Maybe what I had written was awkward. Maybe my teacher
Guessed what happened and forbade me writing it
For some good reason, he cared for me, or he feared
He too might've slapped my face, because I, like the character
In that first effort, was bitching to the heavens and a redneck
Boyfriend, and we argued outdoors, near a stack of light wood
Used to kindle the stove like everyone has
In the foothills of North Carolina. That day I railed
Like a caricature of a bitching redneck woman,
Hands on hips, sometimes a clenched fist, I was
Bitching, I think, as he planned some stupid ting
I hated, like fishing, pitching horseshoes, driving
To visit his mother on Sundays, her tiny house
Tangled in dirt roads, where she sat in the kitchen dipping snuff.

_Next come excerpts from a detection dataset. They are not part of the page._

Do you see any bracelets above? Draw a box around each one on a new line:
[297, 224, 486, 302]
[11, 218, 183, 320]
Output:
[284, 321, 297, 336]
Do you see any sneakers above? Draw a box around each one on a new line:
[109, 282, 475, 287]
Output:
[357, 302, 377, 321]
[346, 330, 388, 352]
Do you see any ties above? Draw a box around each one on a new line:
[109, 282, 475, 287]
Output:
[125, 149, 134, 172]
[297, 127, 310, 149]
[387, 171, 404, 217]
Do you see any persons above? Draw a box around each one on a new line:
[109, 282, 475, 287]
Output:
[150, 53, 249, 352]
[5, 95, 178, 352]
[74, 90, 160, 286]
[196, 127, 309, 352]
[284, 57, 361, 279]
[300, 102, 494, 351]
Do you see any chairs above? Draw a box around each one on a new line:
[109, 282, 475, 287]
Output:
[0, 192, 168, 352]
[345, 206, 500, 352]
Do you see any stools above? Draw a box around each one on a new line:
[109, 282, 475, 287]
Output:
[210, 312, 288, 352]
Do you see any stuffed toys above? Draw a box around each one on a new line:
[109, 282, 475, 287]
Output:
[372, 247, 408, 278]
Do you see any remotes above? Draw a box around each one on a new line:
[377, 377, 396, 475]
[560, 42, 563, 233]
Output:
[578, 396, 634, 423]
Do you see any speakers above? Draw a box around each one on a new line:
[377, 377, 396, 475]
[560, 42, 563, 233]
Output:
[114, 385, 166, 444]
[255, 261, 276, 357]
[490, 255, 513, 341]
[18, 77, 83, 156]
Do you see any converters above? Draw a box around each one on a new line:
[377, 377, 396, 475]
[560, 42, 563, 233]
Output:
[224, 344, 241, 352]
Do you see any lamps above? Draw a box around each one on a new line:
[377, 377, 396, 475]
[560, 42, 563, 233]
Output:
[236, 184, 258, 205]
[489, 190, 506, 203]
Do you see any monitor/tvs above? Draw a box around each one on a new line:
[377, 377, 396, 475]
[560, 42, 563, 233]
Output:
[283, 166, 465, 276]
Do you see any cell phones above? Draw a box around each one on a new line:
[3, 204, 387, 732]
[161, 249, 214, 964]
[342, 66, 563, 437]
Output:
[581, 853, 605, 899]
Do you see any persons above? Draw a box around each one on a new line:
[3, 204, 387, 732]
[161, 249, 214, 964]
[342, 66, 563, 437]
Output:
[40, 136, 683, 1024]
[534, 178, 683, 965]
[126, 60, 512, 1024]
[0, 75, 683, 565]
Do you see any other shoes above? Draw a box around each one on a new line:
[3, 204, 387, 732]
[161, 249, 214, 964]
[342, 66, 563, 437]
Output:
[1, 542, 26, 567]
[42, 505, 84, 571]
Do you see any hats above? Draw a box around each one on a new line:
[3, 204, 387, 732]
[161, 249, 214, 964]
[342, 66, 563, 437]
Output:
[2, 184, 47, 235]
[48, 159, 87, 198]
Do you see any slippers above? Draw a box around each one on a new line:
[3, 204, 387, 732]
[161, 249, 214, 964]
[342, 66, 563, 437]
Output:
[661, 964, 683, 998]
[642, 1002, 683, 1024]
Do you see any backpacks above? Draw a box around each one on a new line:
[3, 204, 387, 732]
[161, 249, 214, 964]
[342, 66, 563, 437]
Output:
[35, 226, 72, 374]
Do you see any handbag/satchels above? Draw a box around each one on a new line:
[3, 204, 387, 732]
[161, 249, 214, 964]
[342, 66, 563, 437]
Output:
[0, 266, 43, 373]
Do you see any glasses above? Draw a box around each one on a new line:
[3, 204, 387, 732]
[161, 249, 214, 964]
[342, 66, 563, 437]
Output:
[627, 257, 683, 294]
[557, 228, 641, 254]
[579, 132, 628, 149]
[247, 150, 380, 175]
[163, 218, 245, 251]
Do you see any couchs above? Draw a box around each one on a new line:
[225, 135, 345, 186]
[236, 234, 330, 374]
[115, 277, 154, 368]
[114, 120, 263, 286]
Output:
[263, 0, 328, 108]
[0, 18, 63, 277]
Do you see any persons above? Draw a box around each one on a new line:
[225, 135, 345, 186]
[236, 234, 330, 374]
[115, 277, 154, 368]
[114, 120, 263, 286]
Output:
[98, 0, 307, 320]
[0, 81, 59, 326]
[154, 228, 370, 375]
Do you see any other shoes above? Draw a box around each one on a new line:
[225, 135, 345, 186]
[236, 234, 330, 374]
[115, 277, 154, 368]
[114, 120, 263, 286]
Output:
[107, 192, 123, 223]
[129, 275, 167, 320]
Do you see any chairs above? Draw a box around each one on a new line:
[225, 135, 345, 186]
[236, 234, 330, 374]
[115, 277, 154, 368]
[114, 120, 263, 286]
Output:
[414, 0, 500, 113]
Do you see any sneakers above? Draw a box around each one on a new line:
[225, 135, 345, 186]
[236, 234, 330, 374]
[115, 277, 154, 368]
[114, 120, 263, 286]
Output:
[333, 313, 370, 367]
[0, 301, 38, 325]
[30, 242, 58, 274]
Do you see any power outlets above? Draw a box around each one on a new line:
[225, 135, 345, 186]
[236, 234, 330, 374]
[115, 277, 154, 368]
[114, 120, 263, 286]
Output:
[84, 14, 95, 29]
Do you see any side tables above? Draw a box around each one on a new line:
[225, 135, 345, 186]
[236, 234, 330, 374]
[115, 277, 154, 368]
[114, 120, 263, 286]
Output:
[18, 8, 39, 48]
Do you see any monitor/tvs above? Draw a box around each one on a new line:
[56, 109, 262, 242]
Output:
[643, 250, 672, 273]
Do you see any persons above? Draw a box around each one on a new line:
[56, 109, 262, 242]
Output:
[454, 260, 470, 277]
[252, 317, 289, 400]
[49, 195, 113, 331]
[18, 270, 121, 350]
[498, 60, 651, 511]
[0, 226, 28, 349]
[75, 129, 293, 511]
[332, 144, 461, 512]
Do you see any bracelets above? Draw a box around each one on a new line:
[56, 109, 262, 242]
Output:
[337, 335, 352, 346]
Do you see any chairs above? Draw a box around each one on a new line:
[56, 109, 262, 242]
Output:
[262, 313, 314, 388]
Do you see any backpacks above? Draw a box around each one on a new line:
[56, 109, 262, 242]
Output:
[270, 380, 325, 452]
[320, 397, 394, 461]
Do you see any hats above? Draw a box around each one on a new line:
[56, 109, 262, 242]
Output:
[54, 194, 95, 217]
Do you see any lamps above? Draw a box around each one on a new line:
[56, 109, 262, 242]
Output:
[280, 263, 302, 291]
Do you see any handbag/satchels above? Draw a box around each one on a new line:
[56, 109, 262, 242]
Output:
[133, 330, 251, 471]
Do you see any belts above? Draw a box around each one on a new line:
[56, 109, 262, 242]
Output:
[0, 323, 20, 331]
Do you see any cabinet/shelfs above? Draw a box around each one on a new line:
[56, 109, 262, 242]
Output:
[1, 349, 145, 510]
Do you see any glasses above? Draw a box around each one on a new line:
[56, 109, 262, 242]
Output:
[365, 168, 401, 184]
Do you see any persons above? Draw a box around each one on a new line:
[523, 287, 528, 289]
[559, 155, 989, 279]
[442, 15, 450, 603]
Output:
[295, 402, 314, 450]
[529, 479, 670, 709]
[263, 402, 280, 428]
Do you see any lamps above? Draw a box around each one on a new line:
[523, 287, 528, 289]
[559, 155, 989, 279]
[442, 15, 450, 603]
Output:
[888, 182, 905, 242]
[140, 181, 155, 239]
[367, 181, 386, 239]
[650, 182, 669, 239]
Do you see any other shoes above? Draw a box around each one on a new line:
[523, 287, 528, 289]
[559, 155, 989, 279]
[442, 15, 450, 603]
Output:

Whatever he wanted to do was harmless,
But so was my shrieking, my furious pleading, an endless loop
Inside my head rolling I want to be rid of him, and he slapped me
Across my open mouth, I felt myself shut up and staggered,
Because he was a large man, and I was a large woman,
He had to make sure he hit me pretty hard,
Both of us strong and mad as hell, early
One Saturday morning, when he wanted to do what he wanted to do
And I wanted to keep him from it. He slapped me
Twice, open-handed, knocking me, open-handed, to my knees,
In kindling, so my knees were scraped bloody and my hand
Closed on a foot and a half of inch-thick pine, and I stumbled up,
Swinging, my eyes popping wide, till I brought it down
Hard across his shoulder, I saw how the rage on his face
Flashed to fear, just that quick, a second, or less,
And he turned to run but he made the wrong choice,
If he'd gone to the road I wouldn've followed, but he
ran
Inside my "duplex" apartment, an old country house
Cut in two. So I cornered him upstairs and knocked him out.
It was simple. He fell so hard, I thought I've killed him;
I was throwing my clothes in a paper bag when I heard him
Sobbing. In the bathroom mirror I found the black eye and lop-sided lip,
And it seemed as if I might still take it back, the last ten minutes,
The chase, the beating, the high-pitched screaming,
The stubborn need to go fishing. But the make-up I disdained
In those years—I had just turned twenty—didn't do much
To cover the bruises. His face was clear. The knot on his
head
Stopped swelling under ice. It was easy to tell him
To get the hell out and only regret it every other minute
Since there were no children, no marriage, even,
And I was young and believed I had proven
I was strong. I had beaten a man to his knees.
Months later I would go to college and stay safely there for years,
Not letting on to anyone the terrible things I'd done, until I wrote
That clumsy poem with the unbelievable characters, and now I've tried
To do it again, this time with different characters, I've defied
My teacher, who meant for me to learn to write well,
Who meant for the world to think well of me,
And I am not sorry. If he asked why I would say
I had to do it, and that lie would be like the lie of living
Without telling, till one day seeing the beaten face,
What scared me most, the missing tooth, the tangled hair, the vertebrae,
The daughter. There is no use thinking what it means
About me to say this: I am not sorry. I might have
killed
That man. I might have blown his brains out.